-- start of INFORMATION SHOWN --
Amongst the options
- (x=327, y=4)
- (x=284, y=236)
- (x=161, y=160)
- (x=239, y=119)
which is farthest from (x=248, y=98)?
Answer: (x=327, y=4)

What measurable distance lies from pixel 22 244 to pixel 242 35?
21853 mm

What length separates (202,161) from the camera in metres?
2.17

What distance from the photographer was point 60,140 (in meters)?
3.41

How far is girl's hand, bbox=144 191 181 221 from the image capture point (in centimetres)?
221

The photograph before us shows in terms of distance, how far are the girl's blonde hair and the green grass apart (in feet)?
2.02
-- end of INFORMATION SHOWN --
-- start of INFORMATION SHOWN --
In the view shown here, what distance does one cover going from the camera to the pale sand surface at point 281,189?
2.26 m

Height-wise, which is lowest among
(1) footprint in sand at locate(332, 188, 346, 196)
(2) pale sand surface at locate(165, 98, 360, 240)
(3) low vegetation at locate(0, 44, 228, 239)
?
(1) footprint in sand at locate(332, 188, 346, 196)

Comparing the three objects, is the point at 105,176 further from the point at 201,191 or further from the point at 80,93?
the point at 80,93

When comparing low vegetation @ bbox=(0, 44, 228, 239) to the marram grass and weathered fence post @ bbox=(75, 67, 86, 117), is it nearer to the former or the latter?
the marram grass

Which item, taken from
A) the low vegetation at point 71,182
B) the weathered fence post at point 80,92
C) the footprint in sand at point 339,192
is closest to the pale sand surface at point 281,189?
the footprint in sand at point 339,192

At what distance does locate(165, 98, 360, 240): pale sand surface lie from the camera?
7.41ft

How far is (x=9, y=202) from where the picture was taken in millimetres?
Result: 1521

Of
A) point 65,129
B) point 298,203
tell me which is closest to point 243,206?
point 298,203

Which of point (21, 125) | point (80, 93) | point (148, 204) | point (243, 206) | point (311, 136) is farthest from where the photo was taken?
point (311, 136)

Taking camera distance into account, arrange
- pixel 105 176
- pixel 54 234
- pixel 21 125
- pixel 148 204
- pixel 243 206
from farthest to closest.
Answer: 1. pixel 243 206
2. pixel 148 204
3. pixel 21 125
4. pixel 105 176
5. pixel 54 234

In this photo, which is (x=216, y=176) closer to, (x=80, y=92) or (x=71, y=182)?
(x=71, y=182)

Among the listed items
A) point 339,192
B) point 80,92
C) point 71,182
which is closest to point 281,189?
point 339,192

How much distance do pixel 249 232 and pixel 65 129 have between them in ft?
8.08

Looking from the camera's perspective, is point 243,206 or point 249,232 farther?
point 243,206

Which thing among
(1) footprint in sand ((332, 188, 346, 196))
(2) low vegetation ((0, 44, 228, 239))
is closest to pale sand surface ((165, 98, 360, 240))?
-- end of INFORMATION SHOWN --
-- start of INFORMATION SHOWN --
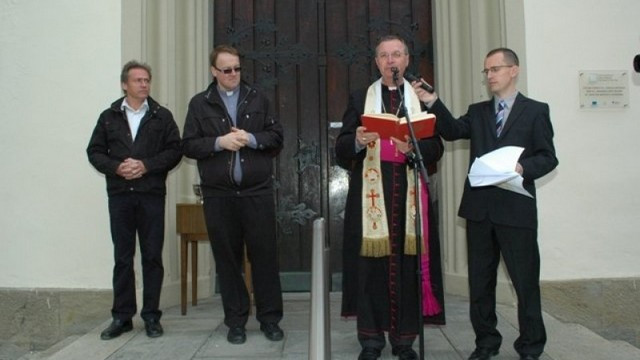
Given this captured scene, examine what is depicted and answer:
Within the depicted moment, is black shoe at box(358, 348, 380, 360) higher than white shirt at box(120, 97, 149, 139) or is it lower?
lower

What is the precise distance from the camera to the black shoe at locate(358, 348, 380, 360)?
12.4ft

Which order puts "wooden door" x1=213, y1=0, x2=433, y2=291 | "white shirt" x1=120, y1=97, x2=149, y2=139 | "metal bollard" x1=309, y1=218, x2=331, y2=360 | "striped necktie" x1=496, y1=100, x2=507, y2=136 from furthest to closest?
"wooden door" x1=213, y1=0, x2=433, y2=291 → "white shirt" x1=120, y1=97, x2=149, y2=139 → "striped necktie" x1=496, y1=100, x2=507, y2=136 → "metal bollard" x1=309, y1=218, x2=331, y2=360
-- end of INFORMATION SHOWN --
> SET TASK
Gather every line above that contains the word "this" and copy each one out in full. Case counts, so a line matches only if its capitalization is identical.

> ANSWER TO THE TASK
In this photo, which is (x=216, y=176) closer to, (x=80, y=92) or (x=71, y=182)?
Given this captured scene, examine what is depicted and answer:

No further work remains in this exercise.